Selected excerpt:
- - - - -

The advantages of programming in a high level language include abstraction and portability. Abstraction means programmers can describe algorithms in a ``high level'' notation that is independent of details about the machine that will execute the algorithm. Portability is a byproduct of abstraction that allows programs to be run on a wide variety of computers as long as there is a compiler that will translate them for each machine.
In most programming situations reality is close to the ideal. Compilers for many high level languages are very good at generating efficient and portable code for typical computer systems, so programmers are able to express algorithms in high level languages and expect them to run efficiently on almost any machine. There may be a few isolated places where a programmer who invests a lot of effort may be able to write a more efficient routine in assembly language (the native language of the machine), but it is hardly ever worth the effort to write an entire program in assembly language. Obviously when all or part of a program is written in assembler it is not as abstract, since assembly language is the language of the machine and not the language of the application, and it is no longer portable from one machine to another.
It is not necessary to write a lower level program in order to
compromise abstraction and portability. As a simple example,
suppose a program multiplies a value x by 2. The obvious way
to write this in C is ``2*x''. But if a programmer knows the
machine that will execute this program has a slow multiplication
instruction, and knows that integers are represented in binary,
she can use the expression ``x << 1''
instead.
The resulting program is less abstract than
the original, since one
of its operations is defined in machine level terms (shifting a
pattern of bits) instead of mathematical terms (multiplication).
It is less portable, since it now runs only on machines that use
binary to represent integers (a pretty safe bet) and is efficient
only on machines that shift bits in a single operation.
There are situations where programmers need to use knowledge of the underlying computer system in order to optimize programs written in high level languages, and computational scientists will often find themselves in these situations. If a program runs for days, or even weeks, an optimization that improves execution by just a few percent can save many hours, which translates into real savings if the program runs at a supercomputer center where the scientist pays for CPU time. Another factor is that high performance computers used by computational scientists are much more complicated than other machines, and a compiler may not be able to translate a program efficiently without a little help from the programmer. A common situation is a loop written in Fortran, which, if written carefully, can be translated into a single instruction for a vector processor. Computational scientists often use the newest machines, and these are the machines most likely to have immature compilers. It takes several years experience with real programs for compiler writers to learn how to develop optimizations that will more fully exploit the capabilities of the underlying machine, and in many cases the theory behind the optimizations has yet to be worked out. For example, techniques for optimal mapping of independent pieces of a parallel program so they can be executed simultaneously on different nodes in a parallel processor is an active area of research in computer science. Programmers who use parallel processors often need to allocate tasks themselves using system- dependent library routines to send information from one task to another. Knowing how processors are interconnected will have an impact on how efficiently messages are passed.

- - - - -

Material provided:
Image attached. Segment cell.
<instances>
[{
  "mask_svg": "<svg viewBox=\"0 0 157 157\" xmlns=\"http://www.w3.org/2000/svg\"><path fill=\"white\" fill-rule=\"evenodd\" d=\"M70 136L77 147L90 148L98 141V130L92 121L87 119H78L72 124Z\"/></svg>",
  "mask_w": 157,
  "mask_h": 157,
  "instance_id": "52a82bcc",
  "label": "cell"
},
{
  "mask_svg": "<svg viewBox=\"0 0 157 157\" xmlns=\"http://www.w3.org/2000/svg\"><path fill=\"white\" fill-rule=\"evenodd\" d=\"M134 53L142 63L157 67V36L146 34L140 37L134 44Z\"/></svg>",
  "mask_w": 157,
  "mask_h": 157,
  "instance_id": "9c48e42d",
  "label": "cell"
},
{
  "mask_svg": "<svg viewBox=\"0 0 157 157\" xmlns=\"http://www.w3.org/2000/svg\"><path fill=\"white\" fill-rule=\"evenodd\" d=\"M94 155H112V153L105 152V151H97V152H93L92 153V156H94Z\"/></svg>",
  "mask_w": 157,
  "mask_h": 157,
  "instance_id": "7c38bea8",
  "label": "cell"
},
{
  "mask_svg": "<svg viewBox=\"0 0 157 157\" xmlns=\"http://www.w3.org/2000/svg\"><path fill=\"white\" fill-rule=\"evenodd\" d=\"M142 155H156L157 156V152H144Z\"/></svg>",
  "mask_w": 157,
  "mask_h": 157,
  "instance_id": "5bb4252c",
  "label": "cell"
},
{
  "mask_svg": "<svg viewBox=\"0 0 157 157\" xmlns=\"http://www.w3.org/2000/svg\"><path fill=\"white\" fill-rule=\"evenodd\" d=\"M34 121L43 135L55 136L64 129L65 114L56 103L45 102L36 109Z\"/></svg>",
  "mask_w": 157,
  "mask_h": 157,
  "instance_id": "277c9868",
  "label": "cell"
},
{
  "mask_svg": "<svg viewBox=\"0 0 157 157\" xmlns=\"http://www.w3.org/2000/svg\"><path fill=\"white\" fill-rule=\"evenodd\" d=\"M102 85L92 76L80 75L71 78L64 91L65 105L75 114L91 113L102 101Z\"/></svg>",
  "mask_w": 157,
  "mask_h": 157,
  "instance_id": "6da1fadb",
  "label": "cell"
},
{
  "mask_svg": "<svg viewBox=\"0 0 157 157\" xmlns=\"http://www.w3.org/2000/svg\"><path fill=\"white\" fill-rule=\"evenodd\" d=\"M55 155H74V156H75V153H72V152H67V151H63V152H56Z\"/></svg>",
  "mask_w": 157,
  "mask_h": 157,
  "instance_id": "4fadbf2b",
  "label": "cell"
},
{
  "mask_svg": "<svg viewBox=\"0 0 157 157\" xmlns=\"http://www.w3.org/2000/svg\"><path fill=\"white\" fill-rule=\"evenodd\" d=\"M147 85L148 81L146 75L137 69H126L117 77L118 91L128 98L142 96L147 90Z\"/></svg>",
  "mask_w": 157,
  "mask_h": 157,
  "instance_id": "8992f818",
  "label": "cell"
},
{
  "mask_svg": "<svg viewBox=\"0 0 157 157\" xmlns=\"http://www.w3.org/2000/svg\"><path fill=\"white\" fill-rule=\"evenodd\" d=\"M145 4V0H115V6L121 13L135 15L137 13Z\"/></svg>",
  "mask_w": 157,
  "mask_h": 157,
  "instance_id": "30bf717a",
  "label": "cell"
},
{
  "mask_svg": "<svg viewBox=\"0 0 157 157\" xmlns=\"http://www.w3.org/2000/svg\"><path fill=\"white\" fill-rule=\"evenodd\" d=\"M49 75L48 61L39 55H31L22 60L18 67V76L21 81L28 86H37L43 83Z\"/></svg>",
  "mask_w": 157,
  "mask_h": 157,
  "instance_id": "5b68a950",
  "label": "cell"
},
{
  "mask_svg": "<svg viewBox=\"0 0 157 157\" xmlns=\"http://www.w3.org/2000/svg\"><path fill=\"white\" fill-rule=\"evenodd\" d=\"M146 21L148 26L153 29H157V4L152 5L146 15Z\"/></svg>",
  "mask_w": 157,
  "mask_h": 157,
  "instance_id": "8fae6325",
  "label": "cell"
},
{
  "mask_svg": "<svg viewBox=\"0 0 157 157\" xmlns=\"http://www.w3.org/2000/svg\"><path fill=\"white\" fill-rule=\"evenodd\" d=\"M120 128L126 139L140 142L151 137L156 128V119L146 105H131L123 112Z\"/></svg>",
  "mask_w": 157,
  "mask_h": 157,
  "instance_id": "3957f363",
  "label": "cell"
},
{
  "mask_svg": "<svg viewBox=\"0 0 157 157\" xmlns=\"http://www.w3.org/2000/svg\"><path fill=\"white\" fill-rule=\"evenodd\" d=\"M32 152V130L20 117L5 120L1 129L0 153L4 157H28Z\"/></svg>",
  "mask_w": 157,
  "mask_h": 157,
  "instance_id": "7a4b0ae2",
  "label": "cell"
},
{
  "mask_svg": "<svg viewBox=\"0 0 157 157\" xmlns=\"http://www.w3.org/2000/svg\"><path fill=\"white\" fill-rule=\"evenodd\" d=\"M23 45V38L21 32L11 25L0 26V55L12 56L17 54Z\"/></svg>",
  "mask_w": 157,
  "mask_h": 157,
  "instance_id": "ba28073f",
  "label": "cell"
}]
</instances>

- - - - -

Prompt 1: Decide whether each statement agrees with the passage on high level languages, answering yes or no and quoting the words that settle it. (a) Writing an entire program in assembly language is hardly ever worth the effort. (b) The newest machines are the least likely to have immature compilers. (c) The expression "x << 1" is efficient on every machine that represents integers in binary.
Prompt 2: Resume the passage on high level languages, picking up right after its last sentence.
The data here comes from a different source than the passage on high level languages.

Result 1:
(a) Yes: "it is hardly ever worth the effort to write an entire program in assembly language"
(b) No: "these are the machines most likely to have immature compilers"
(c) No: "is efficient only on machines that shift bits in a single operation"

Result 2:
Computer scientists used three related terms to describe the general area of low-level machine organization. Computer architecture is the study of the components that make up computer systems and how they are interconnected. Computer organization is concerned with the implementation of a computer architecture. As an example of the difference between architecture and implementation, consider the vector supercomputers from Cray Research. These machines have very similar architectures from a programmer's point of view: processors in these systems have the same number of internal registers (temporary storage) for both vector and scalar data, they have the same basic instruction set, and operands in main memory have the same formats. The systems have very different organizations, however, since they may have a different number of processors, memory sizes may vary, operands are transferred from memory to the processor in different ways, and the time to execute an instruction varies from one system to another. Computer engineering refers to the actual construction of a system: lengths of wires, sizes of circuits, cooling and electrical requirements, etc. Programmers often use knowledge of a system's architecture, and sometimes organization, to optimize performance of their programs, but rarely, if ever, are they concerned with engineering aspects.
The goal of this chapter is to introduce the basic concepts of computer architecture and organization in order to allow computational scientists to recognize when programs are not as efficient as they could be and to transform them so they make better use of the underlying machine. We cannot hope to present a comprehensive collection of performance tips for languages and systems likely to be used in computational science. Rather we aim to give enough background information on common structures such as vector processors and cache memories so you will be able to (a) recognize when your program is not performing near the capacity of your system, (b) understand performance improvement techniques recommended by the compiler writers and/or system architects of your system, and (c) decide whether the benefits of increased performance are worth sacrificing abstraction and portability.
Another, closely related, goal is to provide the necessary
background in computer architecture to evaluate competing
algorithms to decide which is likely to be the most efficient for
a given machine, even before they are expressed in a programming
language. Performance will depend on several factors, for example
how data is laid out in memory and the patterns in which it is
accessed. In many cases an algorithm with worse asymptotic
complexity may turn out to be the best for a certain class of
machines because it requires fewer processors or less memory
(see Numerical Linear Algebra
).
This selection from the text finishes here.